(Data extract)

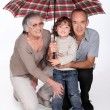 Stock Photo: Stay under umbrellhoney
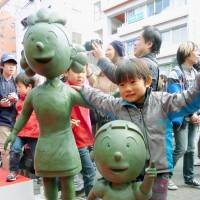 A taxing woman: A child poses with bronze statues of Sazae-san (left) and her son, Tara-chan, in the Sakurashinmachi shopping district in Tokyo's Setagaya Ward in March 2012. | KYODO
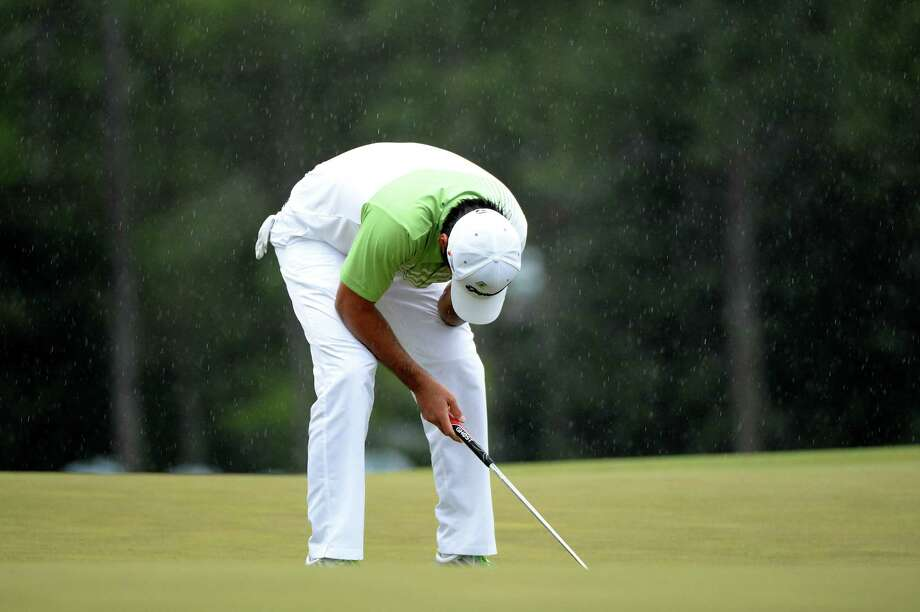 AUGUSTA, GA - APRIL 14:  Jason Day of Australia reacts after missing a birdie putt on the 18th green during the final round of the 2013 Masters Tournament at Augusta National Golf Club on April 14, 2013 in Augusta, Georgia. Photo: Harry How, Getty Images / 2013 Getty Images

(End Data extract)

**Exercise description:** Leaving out all pictures, transcribe the listing exactly.

**Solution:**
 Stock Photo: Stay under umbrellhoney
 A taxing woman: A child poses with bronze statues of Sazae-san (left) and her son, Tara-chan, in the Sakurashinmachi shopping district in Tokyo's Setagaya Ward in March 2012. | KYODO
 AUGUSTA, GA - APRIL 14:  Jason Day of Australia reacts after missing a birdie putt on the 18th green during the final round of the 2013 Masters Tournament at Augusta National Golf Club on April 14, 2013 in Augusta, Georgia. Photo: Harry How, Getty Images / 2013 Getty Images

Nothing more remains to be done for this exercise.